Jonah Goldberg, of National Review Online, hit the nail on the head. He is griping in this article about people who complain that so-an-so doesn't have the right to judge because they weren't there. He explains that we don't allow someone to serve as juror who was an eyewitness to a crime.

After pointing out that Democrats were making this case when Bill Clinton ran for president the first time, he then makes this excellent observation.

    My point isn't the usual hypocrisy gotcha, though that's certainly worth pointing out. It's that experience — while more often than not superior to the lack of it — isn't as powerful or important as we like to think. If service in Vietnam or in uniform were the prerequisite for correct thinking on military and foreign-policy issues, then you'd think Veterans would all agree with each other. Obviously, they don't. The media's favorite veteran, John McCain, disagrees with John Kerry about Iraq and most foreign-policy issues (depending on which day of the week Kerry is talking). John Edwards talks about how Kerry still carries shrapnel in his leg and therefore...therefore...therefore, well, something along the lines of nobody's ever allowed to criticize John Kerry. Obviously, that's idiotic on its face. If it's not, maybe we should count the side with the most shrapnel in its collective body and declare it the most qualified to lead the country. My guess is Karl Rove would be happy with that.

Bush & National Guard

If this article isn't enough to put any rumblings about Bush's National Guard service, I don't know what would do it. Included in the article is a list of times when bush was on full-time service. That period added up to 2 years of active duty. That is no weekend warrior. That Bush wanted to avoid service in war is understandable and not in the minority. Kerry, too, wanted to avoid service and applied for a deferment. But both served. Shouldn't that be enough? (The argument for a civilian and not a military president is fairly strong, but one that we'll have to address later.)

Why is Vietnam such a big deal in this election?

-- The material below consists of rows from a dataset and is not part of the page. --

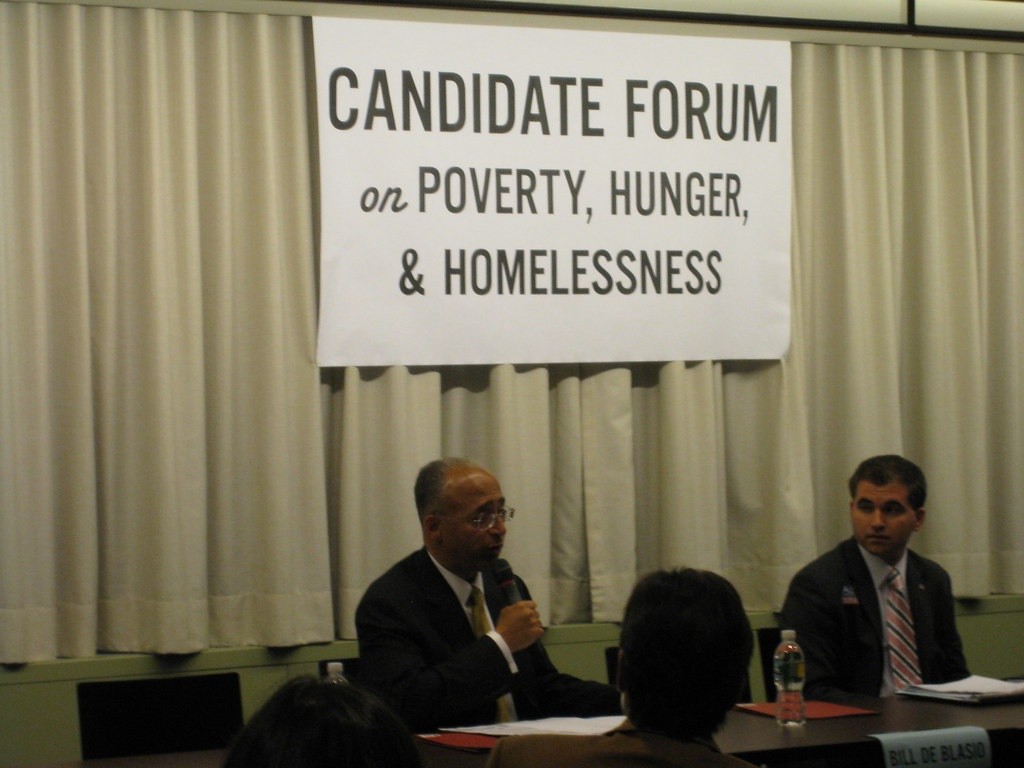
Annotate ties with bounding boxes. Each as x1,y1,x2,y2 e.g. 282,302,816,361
881,565,922,690
466,584,510,726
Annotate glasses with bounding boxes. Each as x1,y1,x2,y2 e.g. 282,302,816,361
436,505,516,531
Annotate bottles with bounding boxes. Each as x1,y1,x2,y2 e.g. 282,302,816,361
773,630,806,726
321,661,349,686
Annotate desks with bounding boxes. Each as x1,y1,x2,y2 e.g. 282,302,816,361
441,677,1024,768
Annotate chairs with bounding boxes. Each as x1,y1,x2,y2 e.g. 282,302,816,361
755,627,783,703
75,669,245,760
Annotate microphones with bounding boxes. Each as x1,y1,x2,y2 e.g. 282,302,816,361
491,559,521,607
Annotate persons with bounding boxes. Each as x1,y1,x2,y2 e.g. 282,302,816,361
215,675,427,768
353,457,622,736
777,454,972,701
484,568,757,768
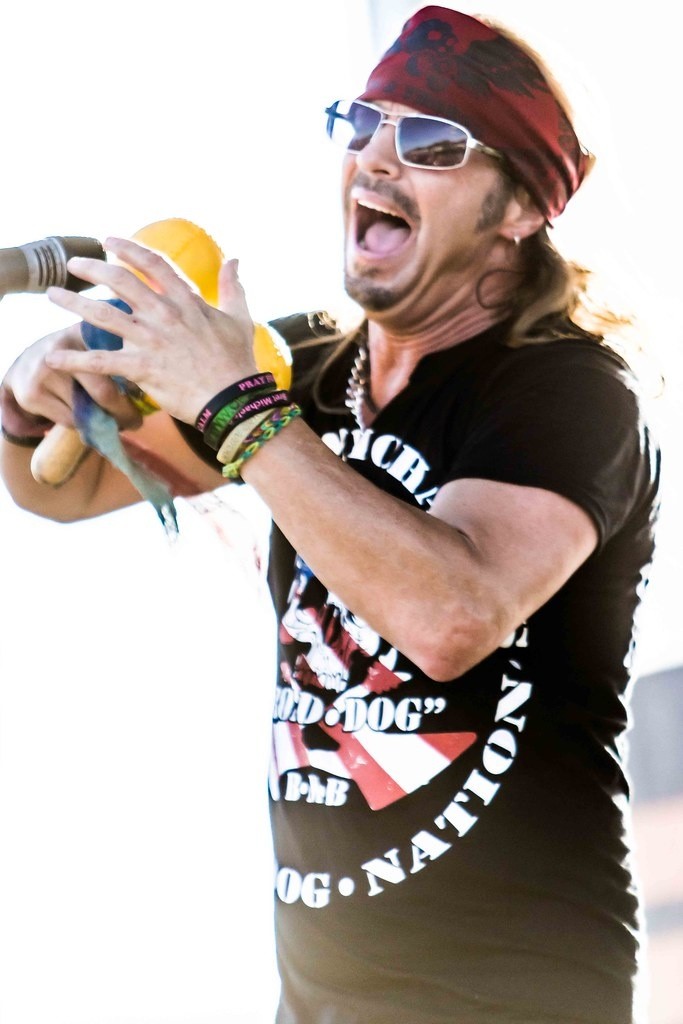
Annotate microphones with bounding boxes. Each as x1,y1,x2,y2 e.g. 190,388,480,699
0,235,106,302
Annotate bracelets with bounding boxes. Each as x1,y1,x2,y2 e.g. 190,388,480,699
0,426,44,447
194,371,303,485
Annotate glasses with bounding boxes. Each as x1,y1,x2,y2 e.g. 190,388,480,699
325,98,505,170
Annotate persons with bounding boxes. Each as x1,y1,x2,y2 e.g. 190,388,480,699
0,6,659,1024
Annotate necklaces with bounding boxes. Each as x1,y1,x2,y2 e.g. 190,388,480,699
345,348,366,434
361,358,380,415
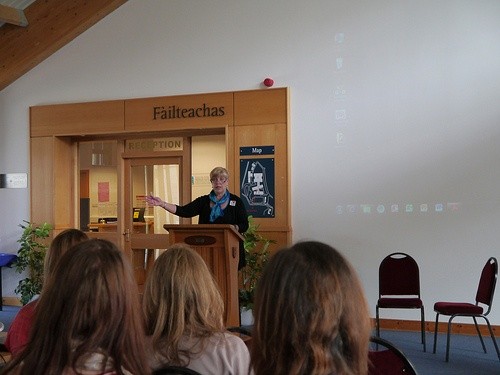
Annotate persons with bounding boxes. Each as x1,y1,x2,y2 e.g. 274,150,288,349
146,167,249,271
4,228,90,361
139,242,255,375
249,242,371,375
0,237,151,375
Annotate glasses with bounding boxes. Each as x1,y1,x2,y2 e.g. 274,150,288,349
211,176,227,182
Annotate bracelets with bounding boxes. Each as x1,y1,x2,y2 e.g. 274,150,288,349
163,202,166,208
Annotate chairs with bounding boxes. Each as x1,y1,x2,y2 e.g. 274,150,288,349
433,257,500,363
376,252,426,352
367,336,418,375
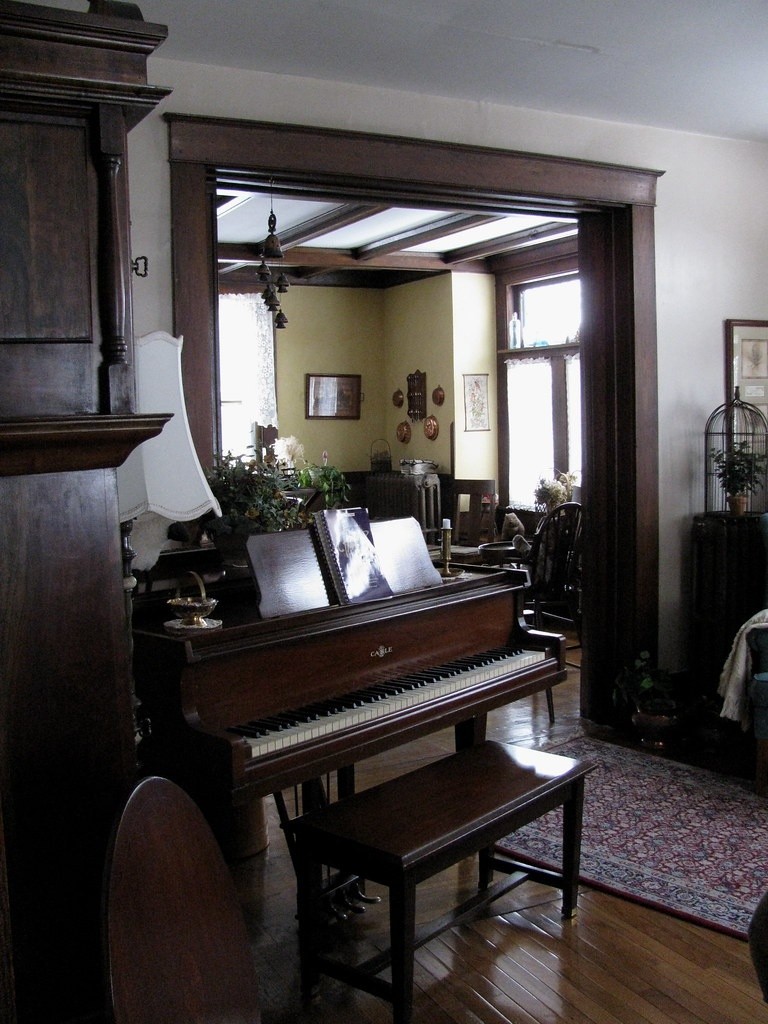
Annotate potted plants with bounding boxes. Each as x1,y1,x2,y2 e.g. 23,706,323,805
611,651,679,747
709,440,768,515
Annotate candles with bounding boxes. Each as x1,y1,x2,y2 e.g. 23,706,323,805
443,518,450,528
459,494,470,513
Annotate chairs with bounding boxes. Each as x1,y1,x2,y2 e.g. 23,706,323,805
499,501,582,668
429,492,499,567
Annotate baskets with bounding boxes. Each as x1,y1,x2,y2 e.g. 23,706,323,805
370,439,391,472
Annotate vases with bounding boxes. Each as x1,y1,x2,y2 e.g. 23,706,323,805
212,531,251,568
309,469,326,486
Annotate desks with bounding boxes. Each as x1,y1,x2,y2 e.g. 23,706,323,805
477,540,535,570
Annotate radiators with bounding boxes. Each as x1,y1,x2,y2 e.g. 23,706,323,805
338,470,442,545
688,511,768,698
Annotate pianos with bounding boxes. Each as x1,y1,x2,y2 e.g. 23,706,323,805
132,556,569,920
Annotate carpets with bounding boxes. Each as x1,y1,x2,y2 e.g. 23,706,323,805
493,735,768,943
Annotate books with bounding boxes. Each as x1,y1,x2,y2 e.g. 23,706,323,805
310,507,393,606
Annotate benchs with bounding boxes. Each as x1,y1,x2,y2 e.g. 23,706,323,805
279,739,599,1024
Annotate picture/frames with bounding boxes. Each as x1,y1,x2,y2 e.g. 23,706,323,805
305,373,362,420
724,319,768,460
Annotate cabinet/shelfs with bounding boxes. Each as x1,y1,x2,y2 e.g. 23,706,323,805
0,0,173,1024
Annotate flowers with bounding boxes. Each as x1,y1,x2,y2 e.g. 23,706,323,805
534,471,574,519
296,449,352,510
166,435,306,548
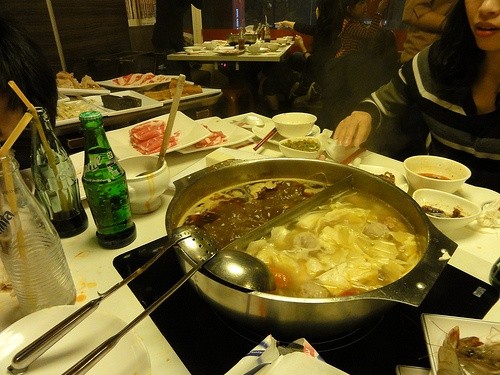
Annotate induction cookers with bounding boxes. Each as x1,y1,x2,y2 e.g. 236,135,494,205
111,235,500,375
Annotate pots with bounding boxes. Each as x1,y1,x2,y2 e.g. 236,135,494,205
163,156,458,327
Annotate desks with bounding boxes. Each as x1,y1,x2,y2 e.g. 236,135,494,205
54,89,224,149
167,42,295,116
0,111,500,375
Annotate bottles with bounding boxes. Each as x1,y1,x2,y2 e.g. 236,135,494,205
238,28,244,50
0,150,77,316
78,109,137,248
27,107,88,239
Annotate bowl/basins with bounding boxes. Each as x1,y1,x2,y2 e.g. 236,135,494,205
272,112,317,139
204,41,217,50
116,155,169,213
247,45,260,54
403,155,472,193
278,136,322,160
268,35,293,52
412,187,481,231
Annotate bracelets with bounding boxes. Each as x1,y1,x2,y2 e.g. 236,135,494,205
303,51,309,58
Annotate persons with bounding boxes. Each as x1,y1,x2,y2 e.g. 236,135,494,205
275,0,500,193
0,16,58,143
152,0,204,80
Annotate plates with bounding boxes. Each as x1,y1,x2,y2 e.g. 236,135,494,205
421,312,500,375
185,44,286,55
252,121,320,144
358,164,409,193
54,73,274,200
0,304,153,375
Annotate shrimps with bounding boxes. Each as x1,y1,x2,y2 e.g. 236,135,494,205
436,326,500,375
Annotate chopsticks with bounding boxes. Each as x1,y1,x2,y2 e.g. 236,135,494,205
253,127,278,151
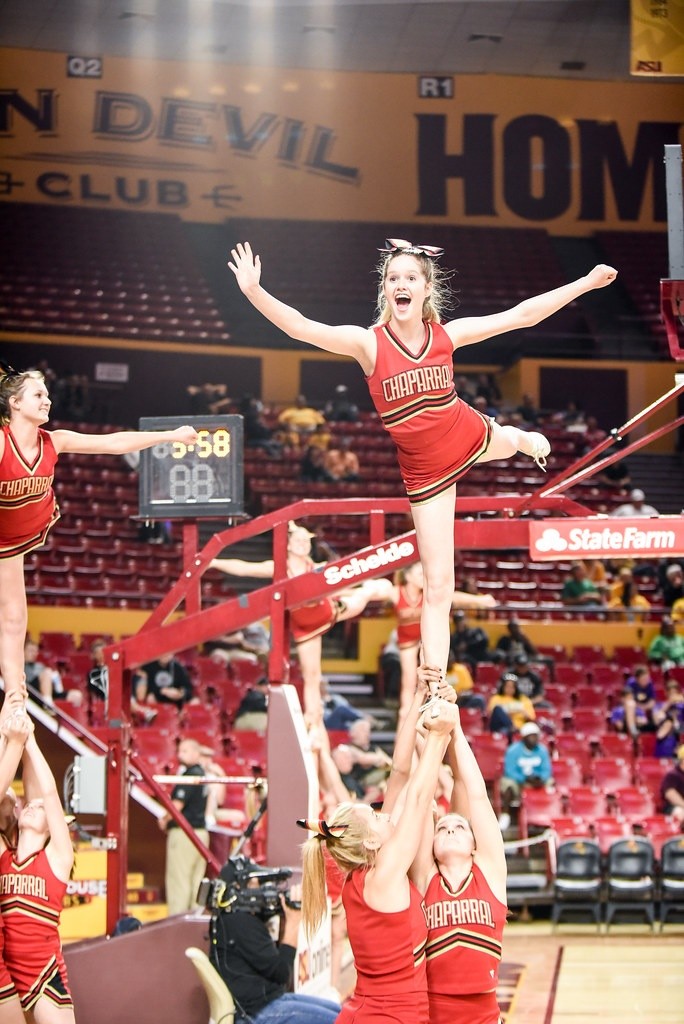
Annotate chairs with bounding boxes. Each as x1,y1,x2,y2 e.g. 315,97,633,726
21,409,678,625
23,631,684,938
0,198,684,363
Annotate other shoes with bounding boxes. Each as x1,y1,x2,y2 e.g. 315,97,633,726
4,709,34,733
418,693,458,719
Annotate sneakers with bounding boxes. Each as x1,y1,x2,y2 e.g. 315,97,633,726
501,425,551,473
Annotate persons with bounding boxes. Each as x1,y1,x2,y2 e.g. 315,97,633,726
227,238,619,716
199,372,684,1024
0,366,268,1024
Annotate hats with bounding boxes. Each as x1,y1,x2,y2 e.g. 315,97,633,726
520,722,539,737
219,856,256,882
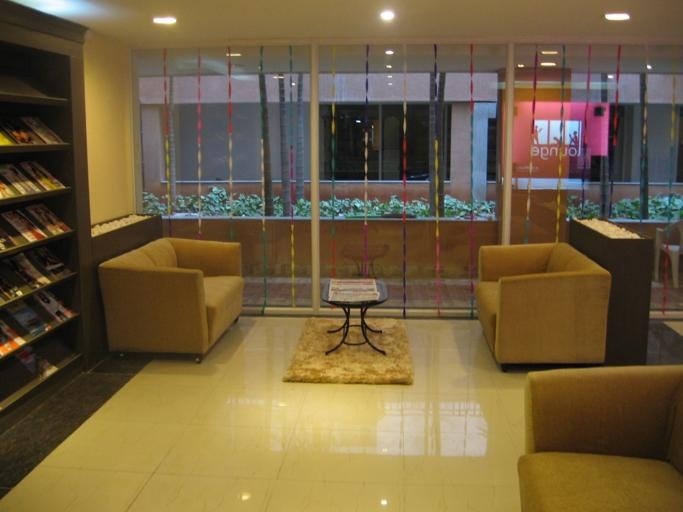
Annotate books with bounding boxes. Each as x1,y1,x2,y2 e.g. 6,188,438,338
0,116,80,403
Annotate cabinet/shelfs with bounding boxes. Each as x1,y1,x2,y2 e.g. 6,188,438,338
0,0,98,434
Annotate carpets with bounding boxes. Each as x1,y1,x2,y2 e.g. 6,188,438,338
283,318,414,385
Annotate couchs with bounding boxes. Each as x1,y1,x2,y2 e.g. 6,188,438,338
98,237,244,362
517,364,683,512
474,242,612,372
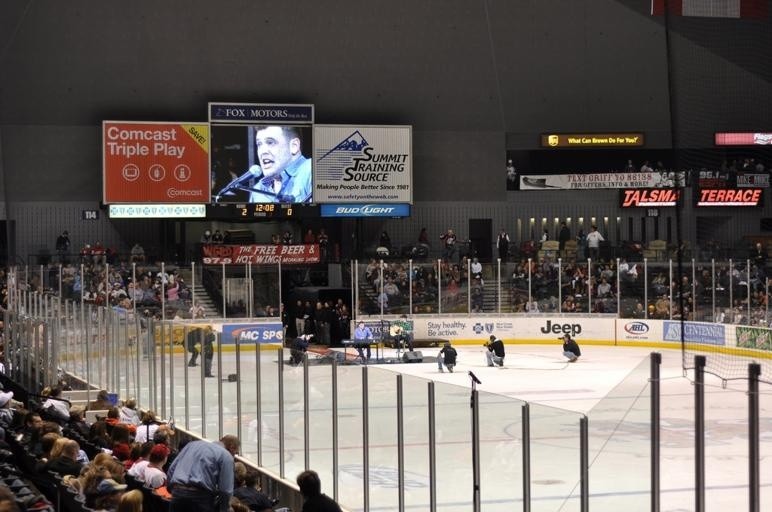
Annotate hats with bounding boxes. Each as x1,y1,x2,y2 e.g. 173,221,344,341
152,425,175,457
69,405,87,416
94,478,127,497
0,390,14,408
39,386,51,400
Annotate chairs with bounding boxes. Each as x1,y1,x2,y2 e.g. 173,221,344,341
0,384,184,512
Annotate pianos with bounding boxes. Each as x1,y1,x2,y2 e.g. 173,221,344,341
341,339,380,344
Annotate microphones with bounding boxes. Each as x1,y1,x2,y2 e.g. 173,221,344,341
218,165,262,196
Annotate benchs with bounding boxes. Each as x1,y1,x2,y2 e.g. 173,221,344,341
383,338,450,348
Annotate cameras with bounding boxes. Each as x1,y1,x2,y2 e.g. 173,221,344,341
305,334,313,339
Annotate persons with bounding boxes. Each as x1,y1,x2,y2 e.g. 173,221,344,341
0,225,348,348
0,325,347,511
435,342,457,372
562,335,581,362
483,335,505,367
352,320,374,363
248,123,313,202
393,315,413,353
348,221,772,326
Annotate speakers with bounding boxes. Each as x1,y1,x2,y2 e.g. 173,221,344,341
403,351,423,363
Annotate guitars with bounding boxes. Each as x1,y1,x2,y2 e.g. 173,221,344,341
390,325,416,337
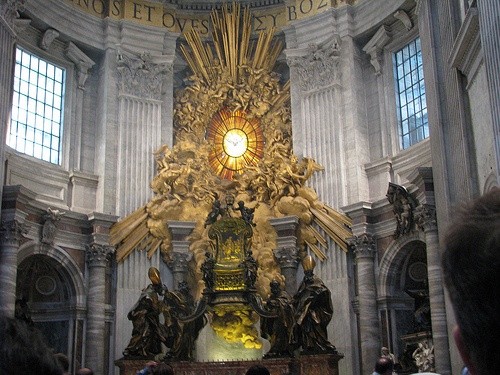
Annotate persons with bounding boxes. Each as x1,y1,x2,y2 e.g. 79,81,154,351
150,58,325,227
243,249,258,290
293,255,337,355
137,361,174,375
245,365,270,375
411,341,436,372
162,279,199,361
442,189,500,375
200,251,214,291
75,367,93,375
381,347,396,364
0,316,64,375
123,267,162,360
260,275,295,357
371,356,394,375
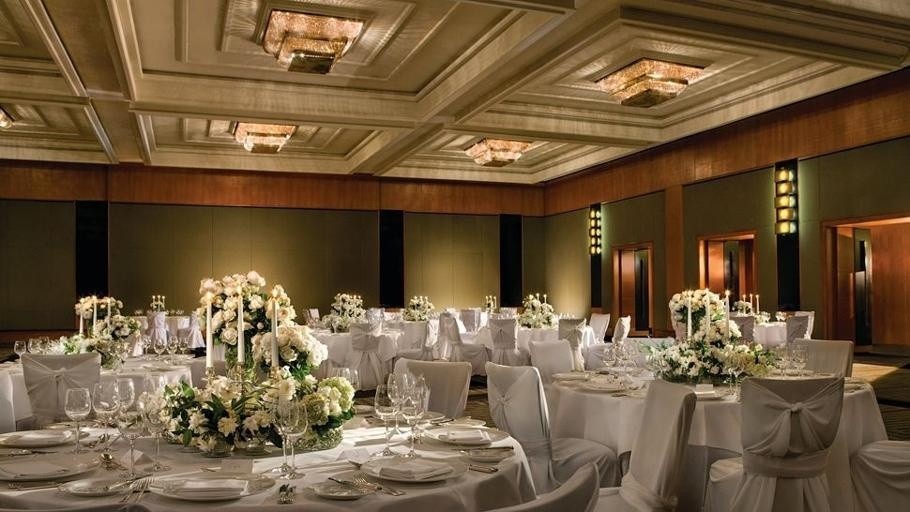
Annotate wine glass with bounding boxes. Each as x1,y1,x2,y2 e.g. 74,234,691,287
143,335,189,368
602,342,630,383
65,372,173,480
374,372,429,458
14,336,50,366
774,337,807,380
271,393,308,479
724,349,744,397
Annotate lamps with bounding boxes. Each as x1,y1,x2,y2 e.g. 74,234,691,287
228,120,298,154
252,0,377,75
589,209,601,256
775,169,797,236
574,49,715,108
458,136,537,168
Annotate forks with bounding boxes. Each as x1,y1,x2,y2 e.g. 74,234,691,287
352,475,383,492
118,478,154,505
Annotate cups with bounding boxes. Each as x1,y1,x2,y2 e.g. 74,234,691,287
331,367,359,393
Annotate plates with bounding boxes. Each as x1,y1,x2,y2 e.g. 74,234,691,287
551,372,627,393
425,410,509,446
691,391,726,400
351,404,374,415
359,457,469,484
312,479,377,500
0,429,90,447
0,453,276,501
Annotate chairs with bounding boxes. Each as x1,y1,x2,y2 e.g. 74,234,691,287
1,307,910,511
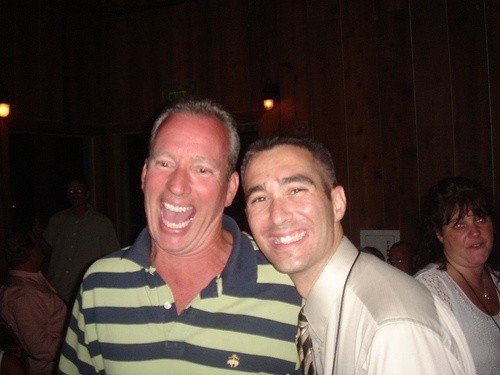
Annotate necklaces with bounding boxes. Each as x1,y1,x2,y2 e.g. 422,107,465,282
470,279,494,301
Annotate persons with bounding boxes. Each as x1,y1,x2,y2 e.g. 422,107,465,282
0,174,121,375
241,134,475,375
358,242,416,278
412,172,500,375
58,97,307,374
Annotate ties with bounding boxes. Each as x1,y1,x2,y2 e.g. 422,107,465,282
294,304,318,374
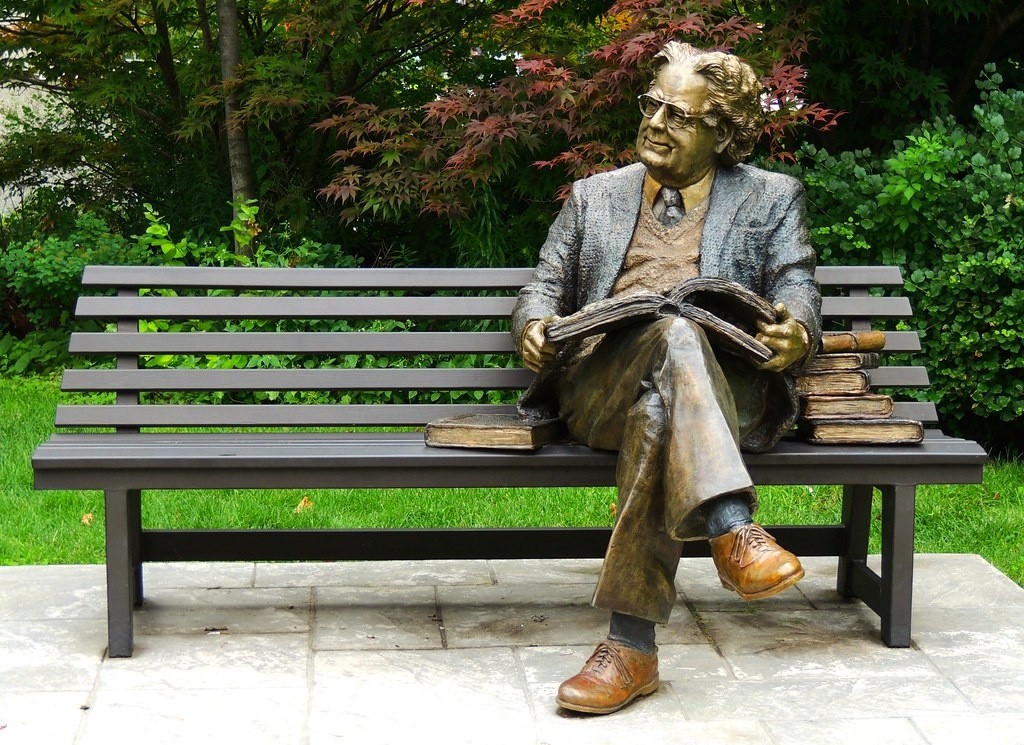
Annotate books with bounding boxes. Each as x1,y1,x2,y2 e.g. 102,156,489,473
792,331,924,443
546,276,778,360
424,411,562,451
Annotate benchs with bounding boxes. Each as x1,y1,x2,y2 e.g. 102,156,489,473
30,265,988,647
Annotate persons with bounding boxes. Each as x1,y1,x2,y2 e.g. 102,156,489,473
510,42,822,713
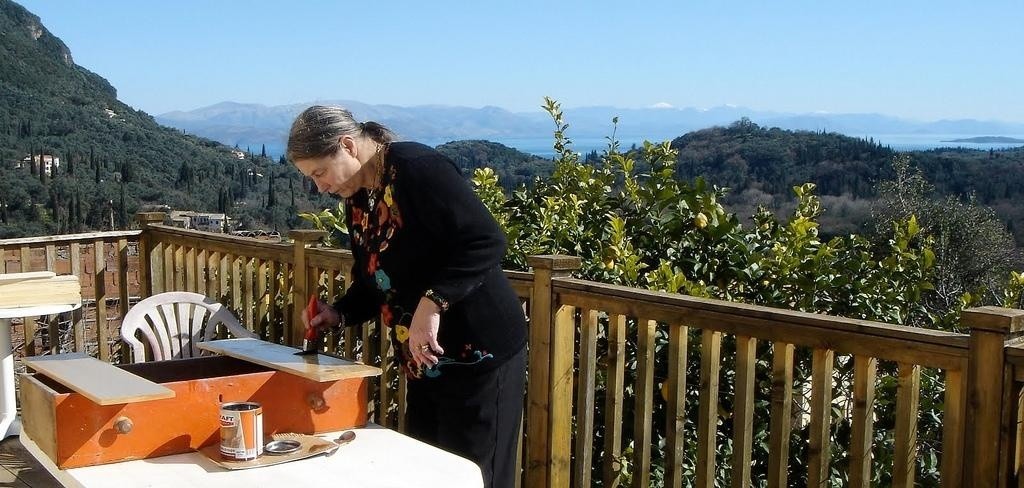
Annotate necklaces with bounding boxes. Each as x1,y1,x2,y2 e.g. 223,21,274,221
365,142,384,212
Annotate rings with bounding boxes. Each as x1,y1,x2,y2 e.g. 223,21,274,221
415,345,429,353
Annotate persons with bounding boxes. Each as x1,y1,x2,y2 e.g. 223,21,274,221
286,105,530,487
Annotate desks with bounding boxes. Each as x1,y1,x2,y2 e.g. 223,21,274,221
19,422,484,488
0,277,82,442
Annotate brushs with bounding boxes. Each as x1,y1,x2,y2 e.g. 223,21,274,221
292,295,318,355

John Kerry has dragged us back into Vietnam. Pro-Kerry voices are telling us to stop harping on the war. The article above helps us understand why the unspoken truce is over.

Monday, August 16, 2004

Realty Bites - Why do you still need an agent to buy a home? By Douglas Gantenbein

Realty Bites - Why do you still need an agent to buy a home? By Douglas Gantenbein

As a person about to purchase a home, this article really hit home. The main thrust is "why the heck to real estate agents charge so much?" A good question, for which I can't think of a great answer.